Дед Генрих Шульц стал первым колхозным трактористом. Технику знал очень хорошо, так что впоследствии стал бригадиром тракторной бригады. Его даже по специальной брони от трудармии освободили, иначе техника в поле не работала бы, а стояла на приколе.

— О выселении осенью 1936 года немцев из Волыни в Казахстан известно не так уж много.

— Подробно я об этом написал в социально-гуманитарном очерке-исследовании «Синдром недосказанности» в книге «Вопреки», которая со дня на день увидит свет. Их было много, изолированных спецпереселенцев – немцев и поляков – пятнадцать тысяч семей, без малого 70 тысяч человек. И на всех одно клеймо: «классово ненадёжные и социально опасные элементы».

И «маленькие люди» – чужие и нежеланные – оказались в заброшенном уголке большой империи, в Казахстане, один на один с азиатской степью, выжженной знойным летним солнцем, замороженной студёными ветрами и долгими зимними месяцами.

Здесь, на Кокчетавщине, возникли два района – Чкаловский и Келлеровский, где для насильственно переселённых организовывались колхозы. Так, на «точке №13» появилось село Зелёный Гай, в котором образовался колхоз Звезда Коммуны, где мне и суждено было родиться.

Допускаю, что новая среда обитания волынских немцев – «пробный шар» в освоении «сталинской целины». Отмечу, что несколько эшелонов с немцами-спецпереселенцами из Волыни оказались в Алма-Атинской и Талды-Курганской областях, а также в Сибири, в Карелии и в республике Коми. Подробнее обо всём этом – в моей книге.

— Как возникла идея её написания?

— Во всяком случае, не случайно, хотя творческий процесс затянулся на годы.
В конце шестидесятых появились первые страницы. И замысел, и попытка оказались неудачными. Для написания книги у меня тогда многого не хватало. Того, что родным удалось сохранить в семейном архиве, что мне посчастливилось записать из переданных разрозненных свидетельств, событий и фактов, являлось явно недостаточным для такого серьёзного труда. Это были крупицы.

= = = = =

Требования к упражнению:
A: Ответьте по интервью о выселении волынских немцев на три вопроса, каждый ответ с новой строки:
(i) Кем стал Генрих Шульц в колхозе и какую должность занял впоследствии?
(ii) Сколько семей и сколько человек, по словам автора, было среди спецпереселенцев?
(iii) Какие два района возникли на Кокчетавщине?
B: Продолжите интервью о выселении волынских немцев с того места, где оно обрывается.

Блок данных:
= = = = =

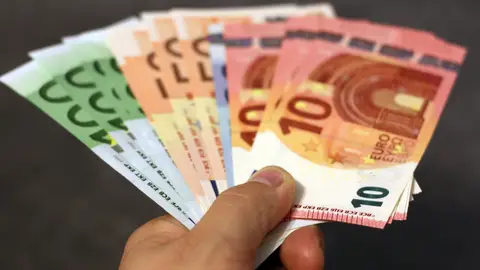 Pagar en efectivo Pagar en efectivo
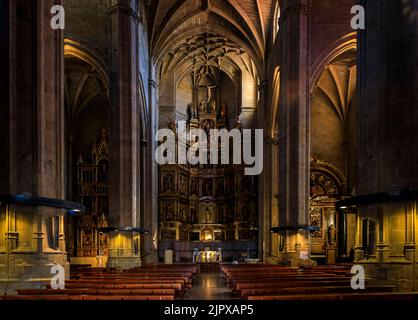 San Sebastian, Espagne - 26 juin 2021 : autel d'or élaboré au 16th siècle San Bizente Eliza ou San Vicente l'église Martyr Iglesia Banque D'Images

= = = = =

Ответы по заданиям:
A:
(i) Он стал первым колхозным трактористом, а затем бригадиром тракторной бригады.
(ii) Пятнадцать тысяч семей, без малого 70 тысяч человек.
(iii) Чкаловский и Келлеровский.

B:
Попасть же в приличную библиотеку, получить допуск в спецзалы московской «Ленинки» или петербургской (ленинградской) «Публички», в спецхран библиотеки Академии наук СССР – это было из области фантастики. Периферийному казахстанскому журналисту такое было недоступно. Я даже пришёл к однозначному выводу, что подготовить такую книгу вообще нельзя, не говоря уже о том, чтобы её издать.

В 1987 году, 32 года тому назад, я ступил на историческую землю своих предков. Здесь я смог вернуться к юношеской мечте и снова начал работать над книгой. Шаг за шагом знакомился с географией своего рода: делал запросы в архивы, изучал исторические документы, просеивал периодическую печать и интернет.

Стало потребностью знать, как выглядели прапра- и прабабушки, как они содержали дом, как воспитывали детей, какую шили одежду и готовили еду, какие передавали семейные ценности, как хранили свою веру, чем владели, как обрабатывали землю и какие собирали урожаи. Постепенно накопились интересные факты, которые указывали на то, где жили мои предки, кем служили, где воевали. Через чувства, познания, эмоции я соединил недостающие кусочки и звенья в общей цепи нашего рода.

— Испытываете ли вы ностальгию по Казахстану, не возникало ли желания вернуться?

— В этом вопросе у меня возникают противоречивые чувства. С одной стороны, я российский волынский немец. Причём тут «российский» – спросит иной читатель, если Волынь исторически украинская территория? Должен пояснить, что на момент переселения моих предков губерния входила в состав Российской империи. На Житомирщине мои прадеды, деды и родители прожили, в общей сложности, сто лет, вплоть до принудительного выселения в 1936 году в Северный Казахстан.

С другой стороны, я появился на свет в степной казахской глубинке, на Кокчетавщине, трудился в районной газете. Впоследствии работал корреспондентом и в соседней, Северо-Казахстанской области, собкором газеты «Freundschaft», жил в Петропавловске. Потом случился перевод в Алма-Ату, где в этой же должности я проработал ещё пять лет до выезда в ФРГ. Об этом я довольно подробно рассказываю в своей повести «Записки провинциального журналиста».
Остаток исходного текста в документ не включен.